Stored records:

Start of Block

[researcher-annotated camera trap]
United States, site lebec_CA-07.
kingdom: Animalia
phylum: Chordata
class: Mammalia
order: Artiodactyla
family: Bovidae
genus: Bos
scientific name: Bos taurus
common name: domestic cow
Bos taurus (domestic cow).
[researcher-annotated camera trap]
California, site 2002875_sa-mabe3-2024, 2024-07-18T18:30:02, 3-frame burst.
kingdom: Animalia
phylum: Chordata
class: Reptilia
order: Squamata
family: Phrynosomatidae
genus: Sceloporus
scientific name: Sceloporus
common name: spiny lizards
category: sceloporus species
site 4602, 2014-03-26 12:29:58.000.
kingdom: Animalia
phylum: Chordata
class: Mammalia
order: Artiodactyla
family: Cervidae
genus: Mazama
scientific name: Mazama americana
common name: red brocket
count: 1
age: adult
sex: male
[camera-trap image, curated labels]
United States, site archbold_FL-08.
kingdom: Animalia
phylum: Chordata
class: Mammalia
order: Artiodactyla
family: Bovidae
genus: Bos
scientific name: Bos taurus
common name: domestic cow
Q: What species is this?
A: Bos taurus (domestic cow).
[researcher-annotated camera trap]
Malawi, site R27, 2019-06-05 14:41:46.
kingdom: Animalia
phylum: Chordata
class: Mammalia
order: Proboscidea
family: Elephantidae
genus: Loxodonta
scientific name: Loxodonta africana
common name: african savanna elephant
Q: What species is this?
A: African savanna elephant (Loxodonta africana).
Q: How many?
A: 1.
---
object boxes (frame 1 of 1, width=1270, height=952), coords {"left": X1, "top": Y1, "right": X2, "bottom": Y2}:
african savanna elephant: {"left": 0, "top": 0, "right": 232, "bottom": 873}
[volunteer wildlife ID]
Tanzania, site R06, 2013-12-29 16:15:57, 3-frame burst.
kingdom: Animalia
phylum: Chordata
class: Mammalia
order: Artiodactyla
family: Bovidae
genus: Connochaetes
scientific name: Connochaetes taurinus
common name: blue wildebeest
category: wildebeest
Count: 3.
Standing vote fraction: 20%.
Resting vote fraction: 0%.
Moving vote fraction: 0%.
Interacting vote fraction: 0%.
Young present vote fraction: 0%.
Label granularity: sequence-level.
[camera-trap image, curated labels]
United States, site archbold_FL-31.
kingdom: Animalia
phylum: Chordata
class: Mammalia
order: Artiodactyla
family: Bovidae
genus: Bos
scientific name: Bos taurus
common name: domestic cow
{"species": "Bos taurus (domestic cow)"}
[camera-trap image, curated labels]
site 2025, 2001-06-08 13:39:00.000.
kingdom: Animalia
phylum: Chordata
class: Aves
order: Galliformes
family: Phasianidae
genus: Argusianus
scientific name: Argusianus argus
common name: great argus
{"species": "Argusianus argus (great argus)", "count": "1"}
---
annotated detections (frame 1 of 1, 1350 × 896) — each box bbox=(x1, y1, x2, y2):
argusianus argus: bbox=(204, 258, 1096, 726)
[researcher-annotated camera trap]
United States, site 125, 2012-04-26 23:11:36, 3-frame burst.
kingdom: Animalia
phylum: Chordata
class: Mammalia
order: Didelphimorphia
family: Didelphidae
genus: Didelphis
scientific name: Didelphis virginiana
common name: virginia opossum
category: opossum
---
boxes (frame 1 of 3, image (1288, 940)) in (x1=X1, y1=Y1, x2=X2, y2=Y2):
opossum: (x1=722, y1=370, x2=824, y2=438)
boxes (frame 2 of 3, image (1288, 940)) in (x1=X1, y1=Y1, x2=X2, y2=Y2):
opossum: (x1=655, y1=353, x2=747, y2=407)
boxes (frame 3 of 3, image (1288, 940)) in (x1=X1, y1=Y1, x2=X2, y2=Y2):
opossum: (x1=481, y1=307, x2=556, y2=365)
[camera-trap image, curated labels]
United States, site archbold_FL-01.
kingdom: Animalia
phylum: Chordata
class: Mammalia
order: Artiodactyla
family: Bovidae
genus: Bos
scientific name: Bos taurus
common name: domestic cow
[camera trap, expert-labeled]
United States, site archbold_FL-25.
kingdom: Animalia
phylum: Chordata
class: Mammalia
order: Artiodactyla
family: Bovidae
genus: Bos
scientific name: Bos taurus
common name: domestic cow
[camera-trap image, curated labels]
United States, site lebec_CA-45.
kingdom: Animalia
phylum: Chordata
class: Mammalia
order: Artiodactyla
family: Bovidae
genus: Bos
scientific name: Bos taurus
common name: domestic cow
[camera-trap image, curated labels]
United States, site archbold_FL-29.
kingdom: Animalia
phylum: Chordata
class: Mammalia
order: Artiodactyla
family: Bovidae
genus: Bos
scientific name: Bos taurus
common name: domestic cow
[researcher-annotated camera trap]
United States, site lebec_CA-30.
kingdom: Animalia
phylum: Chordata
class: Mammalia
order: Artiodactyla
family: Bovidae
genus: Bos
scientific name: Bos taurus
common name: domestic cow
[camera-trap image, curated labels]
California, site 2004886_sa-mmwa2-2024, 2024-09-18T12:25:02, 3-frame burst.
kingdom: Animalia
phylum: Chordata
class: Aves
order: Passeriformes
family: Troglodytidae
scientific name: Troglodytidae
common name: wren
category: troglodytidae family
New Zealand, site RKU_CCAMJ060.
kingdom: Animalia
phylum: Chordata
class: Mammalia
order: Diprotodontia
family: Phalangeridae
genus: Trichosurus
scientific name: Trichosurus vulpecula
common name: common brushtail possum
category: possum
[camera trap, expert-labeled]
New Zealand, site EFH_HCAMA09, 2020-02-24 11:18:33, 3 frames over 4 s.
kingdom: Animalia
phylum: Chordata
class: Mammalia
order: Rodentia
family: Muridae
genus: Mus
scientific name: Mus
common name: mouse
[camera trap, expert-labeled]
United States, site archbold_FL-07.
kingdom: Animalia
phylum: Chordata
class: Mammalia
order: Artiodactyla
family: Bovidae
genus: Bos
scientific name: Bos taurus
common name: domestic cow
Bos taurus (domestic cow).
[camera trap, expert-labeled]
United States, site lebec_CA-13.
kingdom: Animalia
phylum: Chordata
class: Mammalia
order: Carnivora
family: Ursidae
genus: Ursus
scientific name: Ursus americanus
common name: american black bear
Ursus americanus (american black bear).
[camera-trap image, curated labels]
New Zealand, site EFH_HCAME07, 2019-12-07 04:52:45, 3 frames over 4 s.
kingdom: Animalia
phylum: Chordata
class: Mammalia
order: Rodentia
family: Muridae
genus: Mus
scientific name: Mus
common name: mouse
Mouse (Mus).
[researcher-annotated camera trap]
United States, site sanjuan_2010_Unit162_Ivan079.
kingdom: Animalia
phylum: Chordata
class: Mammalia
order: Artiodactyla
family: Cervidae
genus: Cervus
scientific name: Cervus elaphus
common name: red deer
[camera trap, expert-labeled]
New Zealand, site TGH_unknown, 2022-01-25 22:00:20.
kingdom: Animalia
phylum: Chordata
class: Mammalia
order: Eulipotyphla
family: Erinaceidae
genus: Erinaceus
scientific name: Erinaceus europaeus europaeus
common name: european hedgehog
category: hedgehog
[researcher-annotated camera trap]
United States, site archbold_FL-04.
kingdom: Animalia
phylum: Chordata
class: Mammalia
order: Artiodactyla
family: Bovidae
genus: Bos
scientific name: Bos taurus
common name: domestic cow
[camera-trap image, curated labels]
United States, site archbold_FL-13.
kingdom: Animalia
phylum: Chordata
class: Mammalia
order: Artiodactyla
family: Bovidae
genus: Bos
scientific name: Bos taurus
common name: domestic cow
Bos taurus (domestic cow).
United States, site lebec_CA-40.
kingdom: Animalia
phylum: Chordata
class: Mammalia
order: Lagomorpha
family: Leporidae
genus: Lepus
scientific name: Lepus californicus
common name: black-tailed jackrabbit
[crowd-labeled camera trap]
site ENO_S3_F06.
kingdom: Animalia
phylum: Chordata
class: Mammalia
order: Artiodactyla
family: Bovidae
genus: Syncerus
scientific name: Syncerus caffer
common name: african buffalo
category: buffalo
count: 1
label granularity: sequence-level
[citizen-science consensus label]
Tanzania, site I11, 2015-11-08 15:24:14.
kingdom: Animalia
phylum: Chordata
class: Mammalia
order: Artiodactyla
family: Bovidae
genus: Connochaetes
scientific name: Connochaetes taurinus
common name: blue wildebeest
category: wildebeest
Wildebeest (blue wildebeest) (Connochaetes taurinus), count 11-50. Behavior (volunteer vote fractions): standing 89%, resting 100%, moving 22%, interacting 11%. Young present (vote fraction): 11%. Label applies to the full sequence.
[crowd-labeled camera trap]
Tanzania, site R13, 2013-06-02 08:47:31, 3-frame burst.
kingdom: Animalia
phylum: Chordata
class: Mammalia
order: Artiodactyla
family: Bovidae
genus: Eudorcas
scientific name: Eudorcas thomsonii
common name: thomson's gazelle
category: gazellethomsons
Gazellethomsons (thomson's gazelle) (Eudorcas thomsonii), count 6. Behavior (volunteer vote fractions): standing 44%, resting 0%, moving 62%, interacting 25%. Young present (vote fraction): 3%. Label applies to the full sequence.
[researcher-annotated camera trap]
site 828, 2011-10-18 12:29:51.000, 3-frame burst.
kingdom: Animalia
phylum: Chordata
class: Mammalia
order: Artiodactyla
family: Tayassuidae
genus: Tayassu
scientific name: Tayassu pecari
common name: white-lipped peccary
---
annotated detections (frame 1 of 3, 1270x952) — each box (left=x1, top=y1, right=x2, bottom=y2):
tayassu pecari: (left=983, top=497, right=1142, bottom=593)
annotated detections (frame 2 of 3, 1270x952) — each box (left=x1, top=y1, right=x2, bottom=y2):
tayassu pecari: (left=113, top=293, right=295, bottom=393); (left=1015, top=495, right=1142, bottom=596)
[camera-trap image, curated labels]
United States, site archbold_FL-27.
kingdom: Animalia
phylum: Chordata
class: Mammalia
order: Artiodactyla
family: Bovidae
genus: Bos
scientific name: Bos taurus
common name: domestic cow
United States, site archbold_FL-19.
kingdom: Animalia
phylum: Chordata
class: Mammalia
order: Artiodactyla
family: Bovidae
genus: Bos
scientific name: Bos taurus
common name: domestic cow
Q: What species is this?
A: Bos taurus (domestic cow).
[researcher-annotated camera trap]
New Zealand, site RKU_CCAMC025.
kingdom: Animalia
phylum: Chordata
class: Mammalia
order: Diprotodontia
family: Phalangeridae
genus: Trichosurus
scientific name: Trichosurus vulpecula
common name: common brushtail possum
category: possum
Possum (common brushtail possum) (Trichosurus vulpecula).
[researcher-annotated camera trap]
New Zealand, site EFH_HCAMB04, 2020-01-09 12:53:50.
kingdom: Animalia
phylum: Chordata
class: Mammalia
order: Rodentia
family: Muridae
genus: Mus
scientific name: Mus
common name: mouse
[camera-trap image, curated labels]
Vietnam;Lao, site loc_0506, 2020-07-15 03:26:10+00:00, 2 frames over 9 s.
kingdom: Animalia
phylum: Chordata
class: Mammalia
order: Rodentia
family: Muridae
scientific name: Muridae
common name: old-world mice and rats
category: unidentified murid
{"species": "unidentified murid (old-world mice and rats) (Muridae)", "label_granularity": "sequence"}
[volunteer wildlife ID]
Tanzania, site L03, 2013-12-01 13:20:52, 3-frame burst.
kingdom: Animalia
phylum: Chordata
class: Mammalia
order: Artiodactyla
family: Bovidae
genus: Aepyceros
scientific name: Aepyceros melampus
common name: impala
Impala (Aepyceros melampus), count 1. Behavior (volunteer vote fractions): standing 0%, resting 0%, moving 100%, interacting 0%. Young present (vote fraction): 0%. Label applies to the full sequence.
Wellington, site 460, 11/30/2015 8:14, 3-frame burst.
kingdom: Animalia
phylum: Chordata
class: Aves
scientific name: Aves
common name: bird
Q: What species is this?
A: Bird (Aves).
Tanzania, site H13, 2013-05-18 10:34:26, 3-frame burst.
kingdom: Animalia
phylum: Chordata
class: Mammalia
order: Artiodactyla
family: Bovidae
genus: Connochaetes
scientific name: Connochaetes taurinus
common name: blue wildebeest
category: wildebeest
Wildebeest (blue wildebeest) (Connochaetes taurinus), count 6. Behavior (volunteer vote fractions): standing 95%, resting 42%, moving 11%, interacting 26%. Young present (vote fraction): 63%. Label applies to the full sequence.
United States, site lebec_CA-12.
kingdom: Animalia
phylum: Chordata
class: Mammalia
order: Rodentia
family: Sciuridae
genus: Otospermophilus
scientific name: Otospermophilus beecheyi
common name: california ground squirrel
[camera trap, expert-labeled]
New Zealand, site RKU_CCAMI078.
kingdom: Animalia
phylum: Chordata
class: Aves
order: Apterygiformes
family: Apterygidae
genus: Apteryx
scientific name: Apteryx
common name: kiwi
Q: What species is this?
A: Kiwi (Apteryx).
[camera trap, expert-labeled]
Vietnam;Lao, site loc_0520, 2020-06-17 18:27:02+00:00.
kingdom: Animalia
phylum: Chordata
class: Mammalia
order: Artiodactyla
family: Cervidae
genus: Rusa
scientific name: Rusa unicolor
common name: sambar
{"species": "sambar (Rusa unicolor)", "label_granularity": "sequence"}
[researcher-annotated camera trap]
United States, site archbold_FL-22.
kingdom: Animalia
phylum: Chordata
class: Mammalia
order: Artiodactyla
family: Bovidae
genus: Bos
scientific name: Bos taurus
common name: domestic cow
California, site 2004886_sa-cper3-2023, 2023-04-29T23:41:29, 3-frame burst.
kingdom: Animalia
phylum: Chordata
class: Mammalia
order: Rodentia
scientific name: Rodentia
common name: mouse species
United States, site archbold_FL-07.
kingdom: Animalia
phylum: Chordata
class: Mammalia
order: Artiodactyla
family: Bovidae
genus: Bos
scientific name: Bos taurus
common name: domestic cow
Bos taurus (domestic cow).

End of Block

### Task details
Gather from the entries above all lines that include the string "Rusa".

### Answer space
genus: Rusa
scientific name: Rusa unicolor
{"species": "sambar (Rusa unicolor)", "label_granularity": "sequence"}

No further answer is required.